Task goal: Extract each of the rows below, keeping every line word for word.

Spatial relation records:
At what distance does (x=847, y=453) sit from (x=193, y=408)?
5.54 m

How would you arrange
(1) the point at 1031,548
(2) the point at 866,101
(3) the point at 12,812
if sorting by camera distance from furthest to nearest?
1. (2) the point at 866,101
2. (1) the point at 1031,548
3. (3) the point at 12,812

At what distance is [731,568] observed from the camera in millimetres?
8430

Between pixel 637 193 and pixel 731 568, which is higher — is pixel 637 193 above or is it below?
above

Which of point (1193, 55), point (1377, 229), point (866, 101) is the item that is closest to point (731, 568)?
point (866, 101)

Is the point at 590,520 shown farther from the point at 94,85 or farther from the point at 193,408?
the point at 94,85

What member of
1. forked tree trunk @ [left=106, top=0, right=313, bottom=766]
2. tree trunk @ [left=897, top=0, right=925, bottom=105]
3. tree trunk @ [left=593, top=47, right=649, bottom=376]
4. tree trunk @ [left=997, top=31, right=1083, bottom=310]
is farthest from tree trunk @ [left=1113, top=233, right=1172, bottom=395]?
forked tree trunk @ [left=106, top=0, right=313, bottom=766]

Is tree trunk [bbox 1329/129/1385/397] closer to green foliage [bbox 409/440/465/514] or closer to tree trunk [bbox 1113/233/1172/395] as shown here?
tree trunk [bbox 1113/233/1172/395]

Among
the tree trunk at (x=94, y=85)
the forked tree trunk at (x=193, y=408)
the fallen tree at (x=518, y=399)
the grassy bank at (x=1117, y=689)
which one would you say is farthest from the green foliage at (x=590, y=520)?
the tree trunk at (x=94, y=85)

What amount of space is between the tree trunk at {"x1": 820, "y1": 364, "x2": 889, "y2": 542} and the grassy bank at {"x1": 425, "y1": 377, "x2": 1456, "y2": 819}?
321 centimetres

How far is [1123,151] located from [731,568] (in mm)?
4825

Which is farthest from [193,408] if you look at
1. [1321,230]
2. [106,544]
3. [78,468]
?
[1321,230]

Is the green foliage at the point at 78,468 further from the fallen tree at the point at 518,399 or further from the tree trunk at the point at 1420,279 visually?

Completed exercise:
At what distance does (x=847, y=453) sit from (x=193, y=408)?
5.54 m

How would you arrange
(1) the point at 1031,548
(2) the point at 866,101
(3) the point at 12,812
if sorting by camera distance from furthest to nearest?
1. (2) the point at 866,101
2. (1) the point at 1031,548
3. (3) the point at 12,812

At what distance is [731,568] observed from the camera in millimetres?
8430

Between pixel 637 193 and pixel 731 568, which is higher — is pixel 637 193 above or is it below?
above

Which of point (1193, 55), point (1377, 229), point (866, 101) is the item that is closest to point (731, 568)?
point (866, 101)

Is the point at 590,520 shown farther from the point at 94,85 or farther from the point at 193,408?
the point at 94,85

What member of
1. forked tree trunk @ [left=106, top=0, right=313, bottom=766]
2. tree trunk @ [left=897, top=0, right=925, bottom=105]
3. tree trunk @ [left=593, top=47, right=649, bottom=376]
4. tree trunk @ [left=997, top=31, right=1083, bottom=310]
is farthest from tree trunk @ [left=1113, top=233, right=1172, bottom=395]?
forked tree trunk @ [left=106, top=0, right=313, bottom=766]

Is tree trunk [bbox 1329/129/1385/397] closer to green foliage [bbox 409/440/465/514] or closer to tree trunk [bbox 1113/233/1172/395] as shown here?
tree trunk [bbox 1113/233/1172/395]

Among
the tree trunk at (x=94, y=85)
the forked tree trunk at (x=193, y=408)
the fallen tree at (x=518, y=399)
the grassy bank at (x=1117, y=689)
which one would you say is farthest from the green foliage at (x=590, y=520)?
the tree trunk at (x=94, y=85)

What amount of space is between the tree trunk at {"x1": 820, "y1": 364, "x2": 889, "y2": 542} and the grassy bank at {"x1": 425, "y1": 377, "x2": 1456, "y2": 819}?
321 centimetres

How far is [1123,151] located from [731,568] (in mm)?
4825

Which is farthest from [193,408] if you look at
1. [1321,230]
2. [106,544]
3. [78,468]
?
[1321,230]

Is the green foliage at the point at 78,468 further from the fallen tree at the point at 518,399 or further from the tree trunk at the point at 1420,279 visually?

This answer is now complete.